The guy doesn't need to be breeding period. I think the appropriate answer comes down to a case by case basis. The guy was on the board when the first answers were being given and wasn't responding so it was clear he didn't like what we had to say.

Now if that one sentence you quoted had been my only answer than you are right, it wasn't a good response, but having thrown in more than that for him to read, it was appropriate. You could already get the feel that this guy didn't care what we had to say seeing how he was on the board reading posts while the first answers were being given but not responding.. and look what happened. Answers stating the actual correct time to breed were given and he ignores it all and says he is going to breed at 8 months.

I do agree with what you are saying but not everyone really comes here to learn and sometimes harshness, at least in my eyes, is appropriate.


----------



## rosesandthorns (Nov 1, 2008)

this guy is a fool anyhow. If he has papers on the dog and he breeds it at 8 months of age, he's not going to be able to get papers on the pups in most registeries. The dog is simply too young to breed at that age. The dog is not even fully grown until he's 18 months and not fully mature until about 3 years. What's the rush??? I don't understand why he thinks 8 mos. is a good age to breed. The dog is equal to about the age of a 10 year old boy. All hormones and not enough brains. Just like the op.


----------



## 9361 (Jun 25, 2009)

I really don't understand this fascination with breeding dogs. I grew up in a home where our female dogs were always spayed, and our 2 male dogs were intact, but never bred and always kept penned up or in the house and never escaped. Never saw a litter of pups from any dog I've owned.

*THE PROBLEM*
Repeat the forum thread on dog breeding word for word, from "Now if that" up to and including "at 8 months.". The records come from a different source than the thread.

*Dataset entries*
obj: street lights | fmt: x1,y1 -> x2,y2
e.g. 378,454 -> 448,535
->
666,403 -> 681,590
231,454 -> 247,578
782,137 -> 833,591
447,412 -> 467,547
...
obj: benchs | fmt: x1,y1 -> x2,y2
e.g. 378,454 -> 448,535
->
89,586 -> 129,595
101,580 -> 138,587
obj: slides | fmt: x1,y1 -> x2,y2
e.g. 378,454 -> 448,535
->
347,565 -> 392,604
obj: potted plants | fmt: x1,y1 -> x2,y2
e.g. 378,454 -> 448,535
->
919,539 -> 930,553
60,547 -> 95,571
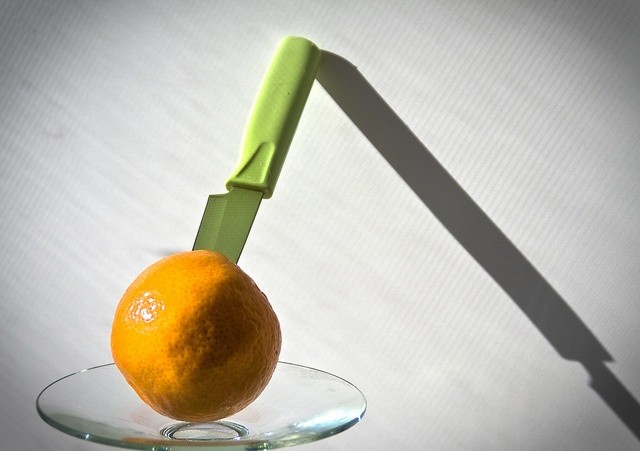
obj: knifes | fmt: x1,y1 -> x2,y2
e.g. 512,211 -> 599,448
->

*RESPONSE BELOW*
Now if that one sentence you quoted had been my only answer than you are right, it wasn't a good response, but having thrown in more than that for him to read, it was appropriate. You could already get the feel that this guy didn't care what we had to say seeing how he was on the board reading posts while the first answers were being given but not responding.. and look what happened. Answers stating the actual correct time to breed were given and he ignores it all and says he is going to breed at 8 months.